### Extract
I started a mentorship with Vanessa Malerba through Elas São Tech 2026, and the first session already narrowed the focus more than I expected: translation work.
In this context, translation refers to closing the gap of meaning between what engineering produces and what other areas need in order to make decisions: product needs to forecast delivery, marketing needs to align campaigns, operations needs to plan execution, and UX needs to validate hypotheses. None of these decisions depend on access to the code itself; they depend on clarity around state, flow, and impact.
This kind of work tends to appear before any formal title change. My work routine already covers negotiating deadlines with areas that do not see the code, being accountable for deliveries that depend on multiple actors, and handling urgent requests that arrive without context. This is less about producing more, and more about coordinating better. Coordination, in turn, requires a shared language.
The first session of the mentorship was structured around this point. Leadership was framed as positioning, meaning the ability to influence decisions regardless of formal hierarchy. This positioning involves sustaining decisions, making consequences explicit, and introducing criteria where there was previously only reaction. When a new request appears as urgent, the question shifts from simply accepting or refusing it to understanding its impact on the rest of the flow.
Within this context, what I’ve nicknamed as defensive metrics come into play. Unlike traditional performance metrics, they serve to record exceptions: how often priorities changed, how many requests entered outside the planned flow, and how many interruptions occurred during delivery. Once organized, this data shifts the discussion away from individual perception and toward evidence. As a result, negotiation becomes more objective and less dependent on informal argument.
Without this type of record, patterns tends to repeat. Each exception is treated as an isolated case, even though recurrence gradually establishes a structural behavior. Over time, exceptions consolidate into routine, compromising predictability. From the outside, this appears as delay; internally, it manifests as diffuse overload. In both cases, what is missing is visibility into what actually happened.

### To do
Please rewrite the paragraph of the mentorship text that begins "Within this context" as a short bulleted list, keeping its main facts.

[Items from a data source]
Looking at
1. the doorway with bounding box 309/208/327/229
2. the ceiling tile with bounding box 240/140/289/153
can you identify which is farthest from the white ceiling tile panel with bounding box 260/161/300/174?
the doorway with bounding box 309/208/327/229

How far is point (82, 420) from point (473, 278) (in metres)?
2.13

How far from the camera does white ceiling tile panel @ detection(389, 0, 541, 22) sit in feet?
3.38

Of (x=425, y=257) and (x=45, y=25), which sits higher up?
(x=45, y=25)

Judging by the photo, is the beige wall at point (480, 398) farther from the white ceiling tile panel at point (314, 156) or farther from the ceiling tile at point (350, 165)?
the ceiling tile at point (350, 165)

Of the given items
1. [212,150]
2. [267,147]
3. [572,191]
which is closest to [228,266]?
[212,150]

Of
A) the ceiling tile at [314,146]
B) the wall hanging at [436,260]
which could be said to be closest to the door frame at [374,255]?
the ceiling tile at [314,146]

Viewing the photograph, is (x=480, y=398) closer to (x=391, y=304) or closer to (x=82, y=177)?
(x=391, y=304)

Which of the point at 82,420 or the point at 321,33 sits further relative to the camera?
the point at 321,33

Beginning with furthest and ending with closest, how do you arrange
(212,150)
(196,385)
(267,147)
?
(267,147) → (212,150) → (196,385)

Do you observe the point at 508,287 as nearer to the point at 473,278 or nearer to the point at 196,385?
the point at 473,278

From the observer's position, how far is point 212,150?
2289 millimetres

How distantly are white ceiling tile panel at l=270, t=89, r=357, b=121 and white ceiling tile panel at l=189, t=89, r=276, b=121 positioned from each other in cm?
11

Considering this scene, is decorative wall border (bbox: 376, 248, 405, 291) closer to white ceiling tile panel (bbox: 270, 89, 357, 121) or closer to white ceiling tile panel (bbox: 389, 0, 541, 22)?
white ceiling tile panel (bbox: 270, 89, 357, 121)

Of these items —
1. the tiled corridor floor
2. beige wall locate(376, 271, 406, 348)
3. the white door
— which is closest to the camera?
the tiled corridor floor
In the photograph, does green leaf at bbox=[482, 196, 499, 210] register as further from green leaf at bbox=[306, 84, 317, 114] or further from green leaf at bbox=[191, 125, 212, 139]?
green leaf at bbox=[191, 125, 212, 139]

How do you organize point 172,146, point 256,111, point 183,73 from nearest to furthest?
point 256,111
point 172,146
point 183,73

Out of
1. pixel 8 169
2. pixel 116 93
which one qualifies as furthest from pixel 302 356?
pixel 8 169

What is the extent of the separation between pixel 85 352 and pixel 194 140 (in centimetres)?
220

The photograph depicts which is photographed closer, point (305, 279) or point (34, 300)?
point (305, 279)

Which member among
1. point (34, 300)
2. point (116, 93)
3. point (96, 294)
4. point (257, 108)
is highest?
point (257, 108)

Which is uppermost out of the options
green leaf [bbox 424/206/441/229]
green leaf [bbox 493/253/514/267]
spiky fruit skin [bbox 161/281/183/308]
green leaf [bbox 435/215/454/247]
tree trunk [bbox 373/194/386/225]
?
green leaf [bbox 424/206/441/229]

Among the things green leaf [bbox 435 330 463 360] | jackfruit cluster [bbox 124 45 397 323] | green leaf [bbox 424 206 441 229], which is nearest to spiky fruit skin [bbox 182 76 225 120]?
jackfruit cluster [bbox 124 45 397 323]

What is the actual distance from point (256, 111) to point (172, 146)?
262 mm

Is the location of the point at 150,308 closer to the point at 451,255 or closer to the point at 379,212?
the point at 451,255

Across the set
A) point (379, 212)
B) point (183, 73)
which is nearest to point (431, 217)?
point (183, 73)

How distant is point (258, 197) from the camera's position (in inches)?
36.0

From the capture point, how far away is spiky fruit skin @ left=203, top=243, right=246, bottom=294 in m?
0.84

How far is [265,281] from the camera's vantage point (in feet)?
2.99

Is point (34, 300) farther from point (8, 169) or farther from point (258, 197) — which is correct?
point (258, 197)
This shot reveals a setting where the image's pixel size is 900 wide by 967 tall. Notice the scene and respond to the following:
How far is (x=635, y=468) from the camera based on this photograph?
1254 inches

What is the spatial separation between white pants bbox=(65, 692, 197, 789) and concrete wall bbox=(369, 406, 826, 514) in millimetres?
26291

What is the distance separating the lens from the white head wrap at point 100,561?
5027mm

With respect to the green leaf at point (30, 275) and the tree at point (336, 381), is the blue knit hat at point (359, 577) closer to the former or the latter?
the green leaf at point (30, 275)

### Exercise response
- Defensive metrics, the author's nickname for them, record exceptions rather than measuring performance as traditional metrics do.
- They track how often priorities changed, how many requests entered outside the planned flow, and how many interruptions occurred during delivery.
- Once organized, this data moves the discussion away from individual perception and toward evidence.
- Negotiation then becomes more objective and less dependent on informal argument.